[[ Extract, beginning ]]

YOUR SOLIN GENERATED RECIPE
Deep-Fried Mac & Cheese Balls
Crispy air-fried chickpea pasta spheres filled with sharp cheddar and Greek yogurt for a gooey, protein-packed center.
INGREDIENTS
1.5 oz Chickpea elbow pasta
0.75 oz Sharp cheddar cheese
0.25 cup Non-fat Greek yogurt
1 large egg
2 tbsp Nutritional yeast
2 tbsp Almond flour
1 tbsp Unflavored whey protein isolate
0.25 tsp Garlic powder
0.25 tsp Onion powder
0.25 tsp Sea salt
0.25 tsp Black pepper
1 tsp Avocado oil
PREPARATION
Boil the chickpea pasta in salted water until al dente, then drain and finely chop.
In a medium bowl, mix the chopped pasta with Greek yogurt, shredded cheddar, nutritional yeast, whey protein, garlic powder, and onion powder.
Place the pasta mixture in the freezer for 15 minutes to firm up for easier handling.
Scoop the chilled mixture and roll into 1-inch balls using your hands.
Whisk the egg in a small bowl and place the almond flour, sea salt, and black pepper in a separate shallow dish.
Dip each ball into the egg wash, then roll in the seasoned almond flour until fully coated.
Lightly spray the balls with avocado oil and air-fry at 375°F for 10-12 minutes until golden and crunchy.

[[ Extract, end ]]
[[ Exercise data, beginning ]]

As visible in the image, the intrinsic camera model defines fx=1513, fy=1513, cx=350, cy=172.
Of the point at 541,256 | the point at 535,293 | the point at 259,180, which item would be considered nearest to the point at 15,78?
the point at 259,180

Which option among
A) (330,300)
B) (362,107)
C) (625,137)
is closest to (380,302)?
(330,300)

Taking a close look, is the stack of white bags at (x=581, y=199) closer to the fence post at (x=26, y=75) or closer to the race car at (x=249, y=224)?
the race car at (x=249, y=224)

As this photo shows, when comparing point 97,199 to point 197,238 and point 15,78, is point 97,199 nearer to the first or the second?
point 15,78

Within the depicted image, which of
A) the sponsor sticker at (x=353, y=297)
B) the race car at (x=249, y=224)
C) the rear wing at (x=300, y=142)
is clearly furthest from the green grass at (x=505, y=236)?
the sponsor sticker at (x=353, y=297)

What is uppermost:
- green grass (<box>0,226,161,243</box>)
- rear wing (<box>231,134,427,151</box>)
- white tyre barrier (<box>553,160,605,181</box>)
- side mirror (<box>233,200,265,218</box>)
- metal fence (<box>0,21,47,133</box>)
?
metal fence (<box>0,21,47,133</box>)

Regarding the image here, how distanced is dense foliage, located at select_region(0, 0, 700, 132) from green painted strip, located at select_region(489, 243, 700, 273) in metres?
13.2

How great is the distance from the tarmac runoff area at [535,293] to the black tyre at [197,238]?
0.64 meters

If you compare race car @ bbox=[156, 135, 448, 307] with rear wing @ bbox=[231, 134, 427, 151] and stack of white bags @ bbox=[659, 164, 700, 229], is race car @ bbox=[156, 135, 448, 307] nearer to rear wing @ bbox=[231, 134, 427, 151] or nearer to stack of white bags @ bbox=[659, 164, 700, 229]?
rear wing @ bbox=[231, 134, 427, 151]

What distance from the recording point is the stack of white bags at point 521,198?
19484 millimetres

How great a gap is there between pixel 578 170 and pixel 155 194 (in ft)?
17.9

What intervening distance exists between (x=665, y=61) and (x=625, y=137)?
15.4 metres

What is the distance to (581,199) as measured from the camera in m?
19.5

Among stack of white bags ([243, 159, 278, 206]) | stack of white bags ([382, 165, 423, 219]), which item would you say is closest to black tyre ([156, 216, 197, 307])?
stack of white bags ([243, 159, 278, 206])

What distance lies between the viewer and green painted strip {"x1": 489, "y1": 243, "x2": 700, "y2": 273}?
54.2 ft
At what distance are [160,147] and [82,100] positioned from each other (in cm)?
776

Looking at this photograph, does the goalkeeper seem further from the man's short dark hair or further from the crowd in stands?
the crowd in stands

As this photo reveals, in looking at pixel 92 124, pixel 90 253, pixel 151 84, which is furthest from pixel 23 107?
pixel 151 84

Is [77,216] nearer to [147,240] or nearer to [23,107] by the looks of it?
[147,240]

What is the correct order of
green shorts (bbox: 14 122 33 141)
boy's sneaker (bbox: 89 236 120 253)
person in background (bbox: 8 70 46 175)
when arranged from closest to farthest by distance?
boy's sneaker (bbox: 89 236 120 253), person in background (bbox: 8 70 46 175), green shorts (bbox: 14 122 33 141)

[[ Exercise data, end ]]

Which ingredients does the mac and cheese balls recipe measure in teaspoons? List each one with its amount.

**Task result**
0.25 tsp garlic powder
0.25 tsp onion powder
0.25 tsp sea salt
0.25 tsp black pepper
1 tsp avocado oil